> [Task item]:
Can you transcribe the data exactly? Leave the pictures out.

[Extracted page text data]
★ ★ ★

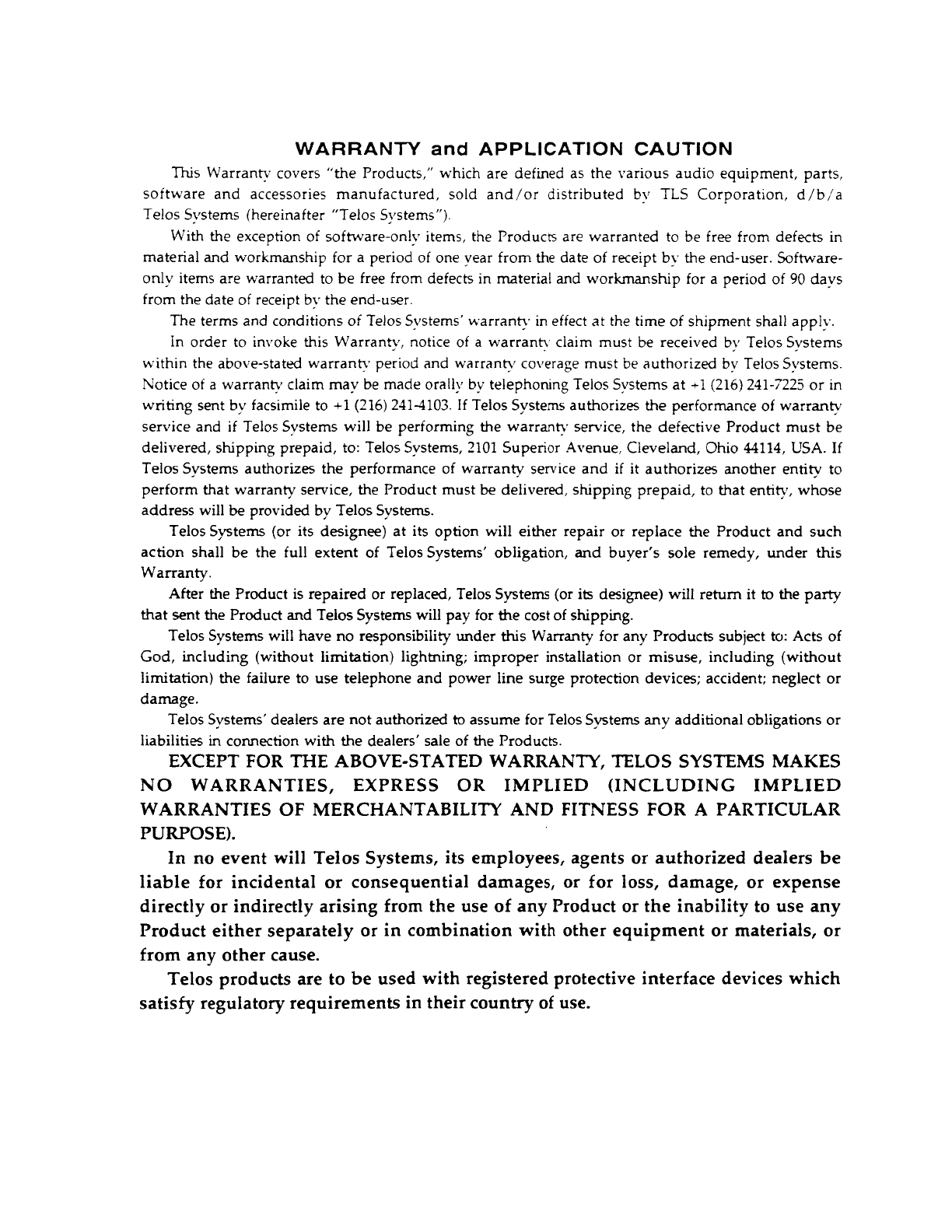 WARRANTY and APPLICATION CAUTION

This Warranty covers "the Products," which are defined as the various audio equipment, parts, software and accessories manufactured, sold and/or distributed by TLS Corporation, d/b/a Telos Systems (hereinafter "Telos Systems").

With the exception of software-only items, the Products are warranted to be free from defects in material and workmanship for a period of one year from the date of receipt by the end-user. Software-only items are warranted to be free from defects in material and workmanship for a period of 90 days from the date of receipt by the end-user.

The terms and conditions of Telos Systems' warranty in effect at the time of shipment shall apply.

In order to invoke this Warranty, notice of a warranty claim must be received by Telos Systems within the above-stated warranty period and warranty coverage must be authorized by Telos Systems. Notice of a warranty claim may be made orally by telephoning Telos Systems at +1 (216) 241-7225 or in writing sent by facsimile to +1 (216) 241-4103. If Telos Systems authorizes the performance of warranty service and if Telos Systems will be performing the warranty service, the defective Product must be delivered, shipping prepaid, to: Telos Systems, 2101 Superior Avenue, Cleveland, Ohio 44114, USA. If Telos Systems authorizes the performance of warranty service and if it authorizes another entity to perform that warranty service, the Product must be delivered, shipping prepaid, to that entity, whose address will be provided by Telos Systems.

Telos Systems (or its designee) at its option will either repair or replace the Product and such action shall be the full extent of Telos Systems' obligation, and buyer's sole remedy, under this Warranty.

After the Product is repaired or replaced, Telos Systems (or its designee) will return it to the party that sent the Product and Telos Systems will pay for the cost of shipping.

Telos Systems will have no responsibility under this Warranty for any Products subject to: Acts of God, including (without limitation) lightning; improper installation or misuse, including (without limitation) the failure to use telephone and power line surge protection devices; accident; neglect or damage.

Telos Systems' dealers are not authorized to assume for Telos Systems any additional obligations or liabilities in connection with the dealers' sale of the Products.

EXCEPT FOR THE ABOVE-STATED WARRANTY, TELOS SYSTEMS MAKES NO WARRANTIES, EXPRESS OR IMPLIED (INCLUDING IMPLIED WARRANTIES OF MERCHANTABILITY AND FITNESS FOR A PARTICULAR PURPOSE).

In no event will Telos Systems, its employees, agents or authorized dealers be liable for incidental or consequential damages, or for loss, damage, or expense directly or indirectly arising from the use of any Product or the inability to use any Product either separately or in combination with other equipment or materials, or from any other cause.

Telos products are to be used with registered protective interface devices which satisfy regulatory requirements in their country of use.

★ ★ ★

> [Expected answer]:
 WARRANTY and APPLICATION CAUTION

This Warranty covers "the Products," which are defined as the various audio equipment, parts, software and accessories manufactured, sold and/or distributed by TLS Corporation, d/b/a Telos Systems (hereinafter "Telos Systems").

With the exception of software-only items, the Products are warranted to be free from defects in material and workmanship for a period of one year from the date of receipt by the end-user. Software-only items are warranted to be free from defects in material and workmanship for a period of 90 days from the date of receipt by the end-user.

The terms and conditions of Telos Systems' warranty in effect at the time of shipment shall apply.

In order to invoke this Warranty, notice of a warranty claim must be received by Telos Systems within the above-stated warranty period and warranty coverage must be authorized by Telos Systems. Notice of a warranty claim may be made orally by telephoning Telos Systems at +1 (216) 241-7225 or in writing sent by facsimile to +1 (216) 241-4103. If Telos Systems authorizes the performance of warranty service and if Telos Systems will be performing the warranty service, the defective Product must be delivered, shipping prepaid, to: Telos Systems, 2101 Superior Avenue, Cleveland, Ohio 44114, USA. If Telos Systems authorizes the performance of warranty service and if it authorizes another entity to perform that warranty service, the Product must be delivered, shipping prepaid, to that entity, whose address will be provided by Telos Systems.

Telos Systems (or its designee) at its option will either repair or replace the Product and such action shall be the full extent of Telos Systems' obligation, and buyer's sole remedy, under this Warranty.

After the Product is repaired or replaced, Telos Systems (or its designee) will return it to the party that sent the Product and Telos Systems will pay for the cost of shipping.

Telos Systems will have no responsibility under this Warranty for any Products subject to: Acts of God, including (without limitation) lightning; improper installation or misuse, including (without limitation) the failure to use telephone and power line surge protection devices; accident; neglect or damage.

Telos Systems' dealers are not authorized to assume for Telos Systems any additional obligations or liabilities in connection with the dealers' sale of the Products.

EXCEPT FOR THE ABOVE-STATED WARRANTY, TELOS SYSTEMS MAKES NO WARRANTIES, EXPRESS OR IMPLIED (INCLUDING IMPLIED WARRANTIES OF MERCHANTABILITY AND FITNESS FOR A PARTICULAR PURPOSE).

In no event will Telos Systems, its employees, agents or authorized dealers be liable for incidental or consequential damages, or for loss, damage, or expense directly or indirectly arising from the use of any Product or the inability to use any Product either separately or in combination with other equipment or materials, or from any other cause.

Telos products are to be used with registered protective interface devices which satisfy regulatory requirements in their country of use.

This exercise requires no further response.